Transcription-replication interactions reveal principles of bacterial genome regulation

Pountain AW, Jiang P, Yao T, Homaee E, Guan Y, McDonald KJC, Podkowik M, Shopsin B, Torres VJ, Golding I, Yanai I. Pountain AW, et al. Nature. 2024 Feb;626(7999):661-669. doi: 10.1038/s41586-023-06974-w. Epub 2024 Jan 24. Nature. 2024. PMID: 38267581 Free PMC article.

Abstract

Organisms determine the transcription rates of thousands of genes through a few modes of regulation that recur across the genome 1 . These modes interact with a changing cellular environment to yield highly dynamic expression patterns 2 . In bacteria, the relationship between a gene's regulatory architecture and its expression is well understood for individual model gene circuits 3,4 . However, a broader perspective of these dynamics at the genome-scale is lacking, in part because bacterial transcriptomics have hitherto captured only a static snapshot of expression averaged across millions of cells 5 . As a result, the full diversity of gene expression dynamics and their relation to regulatory architecture remains unknown.

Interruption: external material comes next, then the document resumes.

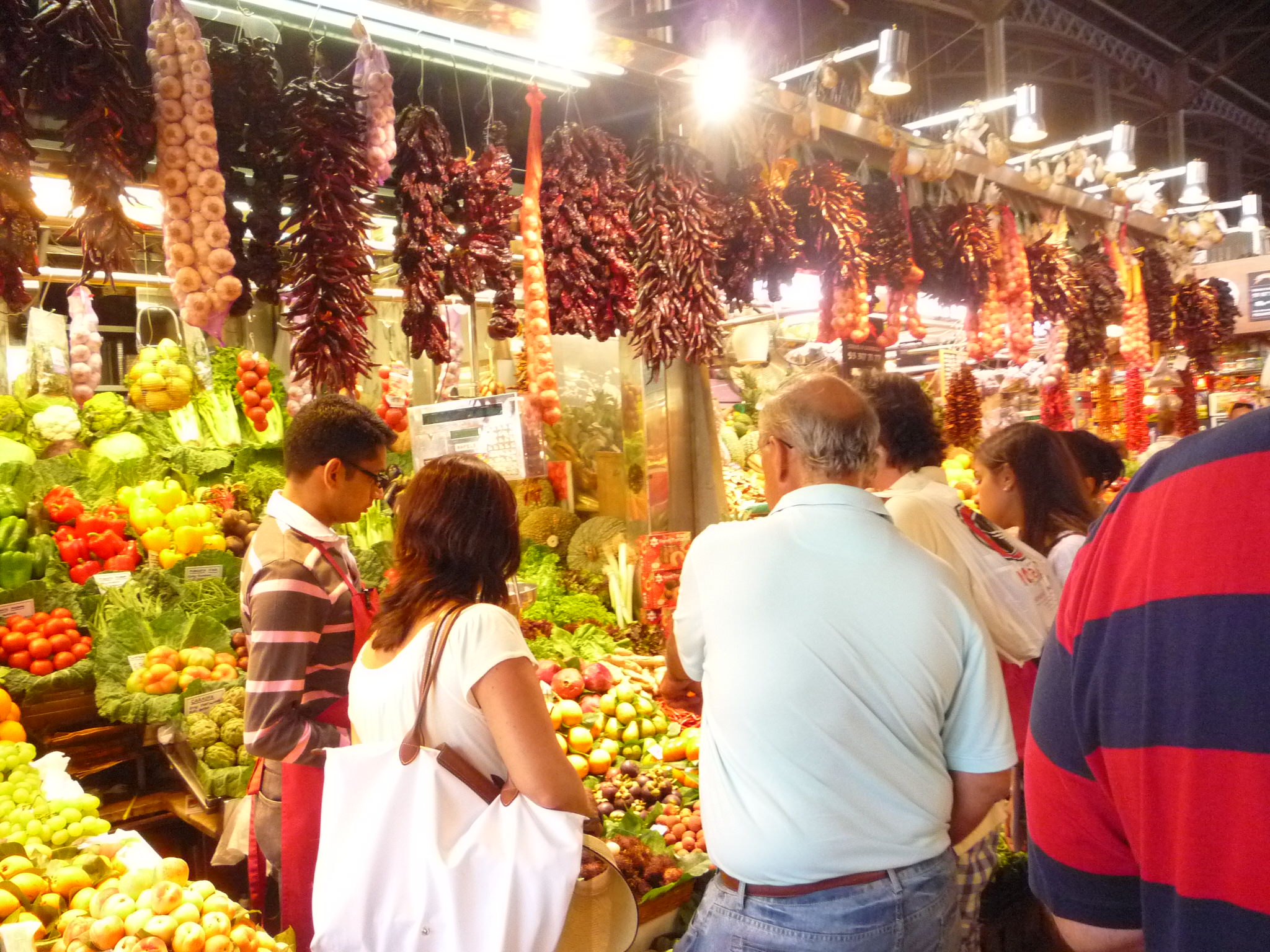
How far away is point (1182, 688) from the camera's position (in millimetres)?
844

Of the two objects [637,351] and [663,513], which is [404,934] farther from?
[663,513]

Here we present a novel genome-wide classification of regulatory modes based on each gene's transcriptional response to its own replication, which we term the Transcription-Replication Interaction Profile (TRIP). We found that the response to the universal perturbation of chromosomal replication integrates biological regulatory factors with biophysical molecular events on the chromosome to reveal a gene's local regulatory context. While the TRIPs of many genes conform to a gene dosage-dependent pattern, others diverge in distinct ways, including altered timing or amplitude of expression, and this is shaped by factors such as intra-operon position, repression state, or presence on mobile genetic elements. Our transcriptome analysis also simultaneously captures global properties, such as the rates of replication and transcription, as well as the nestedness of replication patterns. This work challenges previous notions of the drivers of expression heterogeneity within a population of cells, and unearths a previously unseen world of gene transcription dynamics.

Conflict of interest statement

Competing interests: The authors declare no competing interests.